Introduction

You’re a boss now. You have a team or a business unit doing consultancy. Probably a bunch of Consultants helping clients, some Project Managers leading your projects in a nice Agile or whatever way. Everyone fills their timesheets (and you cut their bonuses if they don’t) – the time is billed to clients, and you have Fixed Fee projects as well. Maybe smaller teams being parts of your organization also – you can lead ten, a hundred or a thousand people (hey, dude – you run a unit of 1000 employees? Don’t read this article – hire someone who did). You probably even have an ERP (Enterprise Resource Planning) or something and a CFO in a lovely corner office. Do you have an excellent way to estimate how much profit every team member and project brings and ways to predict it with reasonable precision? If you have a decent ERP dashboard which gives you all that – then you’re lucky, and you don’t need this article either. The chances are that you get a simple calculation end of the year – like “let’s take all revenue finance recognized on your projects in a year and man day cost at USD 800 to get your unit profitability”. USD 800 can seem crazily high or unacceptably low, depending on the business you’re in. So that’s the precision you have to count the money your team brings to the firm? Do we need to remind you that this is one of the reasons why your job exists?

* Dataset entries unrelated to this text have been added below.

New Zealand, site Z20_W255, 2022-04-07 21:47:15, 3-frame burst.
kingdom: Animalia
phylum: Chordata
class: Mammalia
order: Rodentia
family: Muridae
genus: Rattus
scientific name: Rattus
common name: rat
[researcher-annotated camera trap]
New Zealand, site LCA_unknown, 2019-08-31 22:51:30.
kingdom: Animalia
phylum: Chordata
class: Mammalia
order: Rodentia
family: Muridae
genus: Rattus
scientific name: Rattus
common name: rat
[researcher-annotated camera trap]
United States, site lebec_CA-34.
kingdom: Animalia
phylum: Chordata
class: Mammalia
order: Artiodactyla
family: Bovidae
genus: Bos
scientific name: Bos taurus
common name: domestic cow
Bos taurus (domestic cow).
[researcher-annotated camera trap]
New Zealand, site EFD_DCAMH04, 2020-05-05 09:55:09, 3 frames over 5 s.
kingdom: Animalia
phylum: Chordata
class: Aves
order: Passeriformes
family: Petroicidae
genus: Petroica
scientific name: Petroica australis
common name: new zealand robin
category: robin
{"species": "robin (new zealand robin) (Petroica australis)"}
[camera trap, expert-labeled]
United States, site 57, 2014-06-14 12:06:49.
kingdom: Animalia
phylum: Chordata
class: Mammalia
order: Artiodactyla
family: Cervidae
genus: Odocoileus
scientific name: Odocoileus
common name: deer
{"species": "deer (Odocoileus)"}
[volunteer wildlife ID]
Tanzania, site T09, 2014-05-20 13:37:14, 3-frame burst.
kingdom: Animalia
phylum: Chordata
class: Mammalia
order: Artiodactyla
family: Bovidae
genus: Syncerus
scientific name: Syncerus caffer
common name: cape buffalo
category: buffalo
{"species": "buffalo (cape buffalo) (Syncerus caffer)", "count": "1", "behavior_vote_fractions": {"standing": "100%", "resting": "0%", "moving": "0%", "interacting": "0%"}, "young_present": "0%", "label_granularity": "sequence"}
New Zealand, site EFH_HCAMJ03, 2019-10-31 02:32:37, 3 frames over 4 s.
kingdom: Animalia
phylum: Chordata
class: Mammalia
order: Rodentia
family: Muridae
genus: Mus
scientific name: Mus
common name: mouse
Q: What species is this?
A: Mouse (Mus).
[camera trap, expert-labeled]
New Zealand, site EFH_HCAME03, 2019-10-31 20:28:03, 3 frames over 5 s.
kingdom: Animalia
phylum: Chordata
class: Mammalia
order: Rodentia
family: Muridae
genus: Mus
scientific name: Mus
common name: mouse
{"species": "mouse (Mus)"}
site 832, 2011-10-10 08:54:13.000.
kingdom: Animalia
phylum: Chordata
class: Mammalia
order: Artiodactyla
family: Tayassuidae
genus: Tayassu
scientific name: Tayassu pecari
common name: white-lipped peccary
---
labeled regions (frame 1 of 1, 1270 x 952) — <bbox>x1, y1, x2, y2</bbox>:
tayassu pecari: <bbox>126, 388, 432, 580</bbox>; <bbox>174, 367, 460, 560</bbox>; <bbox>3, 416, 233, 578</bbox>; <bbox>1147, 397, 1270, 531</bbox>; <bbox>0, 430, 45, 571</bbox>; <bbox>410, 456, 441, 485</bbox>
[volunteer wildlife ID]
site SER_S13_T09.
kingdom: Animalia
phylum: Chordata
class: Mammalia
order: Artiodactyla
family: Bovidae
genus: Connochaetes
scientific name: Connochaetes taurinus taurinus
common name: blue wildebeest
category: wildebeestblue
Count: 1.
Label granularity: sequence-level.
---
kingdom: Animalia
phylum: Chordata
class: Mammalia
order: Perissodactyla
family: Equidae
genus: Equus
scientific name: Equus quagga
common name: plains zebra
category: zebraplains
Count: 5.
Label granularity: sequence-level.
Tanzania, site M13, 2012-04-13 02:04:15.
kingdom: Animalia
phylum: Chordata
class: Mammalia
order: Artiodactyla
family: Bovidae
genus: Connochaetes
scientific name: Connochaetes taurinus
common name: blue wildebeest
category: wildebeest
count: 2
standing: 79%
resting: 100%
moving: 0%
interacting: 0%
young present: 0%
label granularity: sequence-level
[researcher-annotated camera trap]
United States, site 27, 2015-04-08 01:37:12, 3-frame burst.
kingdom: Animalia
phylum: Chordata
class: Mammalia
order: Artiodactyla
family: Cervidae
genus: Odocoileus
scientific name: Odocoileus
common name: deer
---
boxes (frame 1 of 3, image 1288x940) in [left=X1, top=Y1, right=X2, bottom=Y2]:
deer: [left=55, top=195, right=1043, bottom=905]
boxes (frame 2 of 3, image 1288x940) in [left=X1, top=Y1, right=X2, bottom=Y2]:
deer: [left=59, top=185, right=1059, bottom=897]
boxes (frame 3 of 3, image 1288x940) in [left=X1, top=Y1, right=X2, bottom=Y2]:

What else can you get? All the timesheets projects with their budgets, and you can even get to approximate costs (let’s discuss it later) — a shitload of data for a year, even for a team of 10. What we show is that you don’t need an ERP to do the rest – the notebook in Jupyter will do. Keep this in mind - management starts with measurement. How can you supervise your team and projects if you don’t have their data at your fingers?

Why do you need Data Science here? Well, you can have all data at your fingers. Eventually, you would want to calculate your profit like

profit = revenue - cost

Not only as subtracting two numbers, but also on the level of tables - so the output of the above statement can be a table with profit per consultant per month, like this:

profit

Or get a list of 3 people with most billable hours in March via the following statement

t.where(t['Billable'] & (t['month'] == '2020-03')
        ).groupby(['User'])['effort'].sum().nlargest(3)

The code above is indeed not executable, but we promise to get you there in a few paragraphs. And yes, there is some learning of python required. The huge difference from anything else you’ve been doing yourself (ERP reports, Excel, other tools) is that any analysis stays in the notebook and can be re-applied after your data changes.

Data Science

So, let’s get this done. First – yes, you need to know a bit of python to get the files in. The basic level will do. If you are a manager in 2020 and can’t write a simple script – hmm, you probably missed something. The objective is not to build an ERP and not even to have an easy-to-use toolkit - we want to show you how to make a toolkit for yourself (but feel free to reuse our code). What you will see is a straightforward set of examples - spend an hour or two to load your files into the notebook and then start playing with it - just make the analysis you want. You can end up checking a few numbers or building your charts and dashboards. It is ok, even if you work for a corporation (that’s where you need it most) - just install Anaconda and download the notebook. So, we first get and transform our input files (if you want to follow text AND all the code - read it on colab).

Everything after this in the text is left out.